Unter den verschiedenen Akteuren im Bereich Open Educational Resources ist besonders FORRT hervorzuheben: In Educational Nexus werden spezifisch zu Open Science viele verschiedene Kurse und Unterlagen bereitgestellt (https://forrt.org/syllabus/). Es werden online Seminare durchgeführt, ein mehrsprachiges Glossar und eine Wissensdatenbank verwaltet (Parsons u. a. 2022). Weitere nennenswerte Wissensbanken sind die ROSiE Knowledge Hub und der Open Economics Guide.

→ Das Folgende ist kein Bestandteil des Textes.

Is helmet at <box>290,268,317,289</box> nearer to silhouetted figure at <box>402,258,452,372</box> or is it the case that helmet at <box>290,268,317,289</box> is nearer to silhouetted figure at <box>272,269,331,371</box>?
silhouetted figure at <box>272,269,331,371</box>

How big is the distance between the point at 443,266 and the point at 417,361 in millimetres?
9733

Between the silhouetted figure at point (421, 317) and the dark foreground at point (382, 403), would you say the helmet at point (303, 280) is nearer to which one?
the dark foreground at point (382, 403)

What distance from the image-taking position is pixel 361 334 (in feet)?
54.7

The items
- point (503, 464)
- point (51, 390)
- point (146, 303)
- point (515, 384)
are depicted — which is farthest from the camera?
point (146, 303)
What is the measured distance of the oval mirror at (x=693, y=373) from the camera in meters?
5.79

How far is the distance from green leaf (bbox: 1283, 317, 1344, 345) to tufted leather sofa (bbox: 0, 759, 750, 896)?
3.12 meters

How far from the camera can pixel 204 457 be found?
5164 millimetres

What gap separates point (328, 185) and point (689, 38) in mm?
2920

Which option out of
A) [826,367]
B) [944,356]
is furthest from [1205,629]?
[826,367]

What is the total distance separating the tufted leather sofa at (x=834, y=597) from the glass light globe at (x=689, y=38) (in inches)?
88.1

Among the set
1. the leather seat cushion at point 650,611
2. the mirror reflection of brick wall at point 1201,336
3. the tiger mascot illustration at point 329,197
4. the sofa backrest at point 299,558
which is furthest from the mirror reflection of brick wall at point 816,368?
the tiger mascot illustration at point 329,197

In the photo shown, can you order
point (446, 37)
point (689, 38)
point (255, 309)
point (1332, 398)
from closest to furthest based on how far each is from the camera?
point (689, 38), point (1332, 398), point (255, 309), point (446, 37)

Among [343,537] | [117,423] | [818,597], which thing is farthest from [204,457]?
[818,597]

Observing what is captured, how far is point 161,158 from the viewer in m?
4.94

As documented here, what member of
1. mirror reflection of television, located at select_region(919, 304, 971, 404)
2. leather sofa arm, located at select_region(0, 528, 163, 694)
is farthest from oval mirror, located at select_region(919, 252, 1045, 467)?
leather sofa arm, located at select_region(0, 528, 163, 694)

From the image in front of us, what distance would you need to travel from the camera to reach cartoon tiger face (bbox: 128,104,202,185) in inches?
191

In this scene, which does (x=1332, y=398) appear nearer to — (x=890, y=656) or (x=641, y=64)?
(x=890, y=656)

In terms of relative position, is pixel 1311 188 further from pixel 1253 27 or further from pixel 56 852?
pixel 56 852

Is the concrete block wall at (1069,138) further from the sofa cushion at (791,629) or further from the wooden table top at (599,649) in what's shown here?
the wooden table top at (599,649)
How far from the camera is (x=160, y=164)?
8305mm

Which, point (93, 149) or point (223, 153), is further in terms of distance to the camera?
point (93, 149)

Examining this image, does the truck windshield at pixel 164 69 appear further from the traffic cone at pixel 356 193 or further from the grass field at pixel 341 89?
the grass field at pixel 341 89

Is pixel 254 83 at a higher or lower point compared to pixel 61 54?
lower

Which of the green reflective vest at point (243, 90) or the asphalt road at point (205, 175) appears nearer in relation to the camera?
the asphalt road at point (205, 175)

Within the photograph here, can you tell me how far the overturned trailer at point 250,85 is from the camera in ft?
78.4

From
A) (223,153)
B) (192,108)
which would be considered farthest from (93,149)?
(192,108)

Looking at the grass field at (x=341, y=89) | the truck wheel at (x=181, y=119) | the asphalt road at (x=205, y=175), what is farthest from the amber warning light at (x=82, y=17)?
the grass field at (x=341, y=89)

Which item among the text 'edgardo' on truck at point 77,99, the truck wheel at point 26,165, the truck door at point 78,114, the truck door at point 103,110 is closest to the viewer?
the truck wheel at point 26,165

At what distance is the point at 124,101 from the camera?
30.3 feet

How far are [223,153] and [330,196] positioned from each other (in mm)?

Weiterführende Informationen
Henderson und Chambers (2022) beschreibt zehn einfache Regeln zum Schreiben eines Registered Reports
Daniël Lakens u. a. (2024) diskutieren die Vorteile von Registered Reports und Präregistrierungen.
Ein Erklärvideo zu PCIs ist online verfügbar (https://www.youtube.com/watch?v=4PZhpnc8wwo).
Berichte, wie Replikationen in verschiedenen Disziplinen aussehen, berichtet Arts und Sciences (2018).
Mittels einem Wiki und einem Webinar können Studierende über das ReplicationWiki über Replikationen lernen.
Johanna Gereke und Anne-Sophie Waag haben in einem Vortrag Open Science in der universitären Lehre diskutiert.
Levendis (2018) nutzt in seinem Lehrbuch zu Zeitreihenanalysen ausschließlich Reproduktionen von Analysen aus tatsächlichen Publikationen.
Einen weltweiten Überblick über Open Educational Resources (Offene Lehrmaterialien) bietet die OER World Map: https://oerworldmap.org
Die Deutsche Forschungsgemeinschaft e.V. beschreibt in einem Kodex die Leitlinien zur Sicherung guter wissenschaftlicher Praxis (Forschungsgemeinschaft 2022).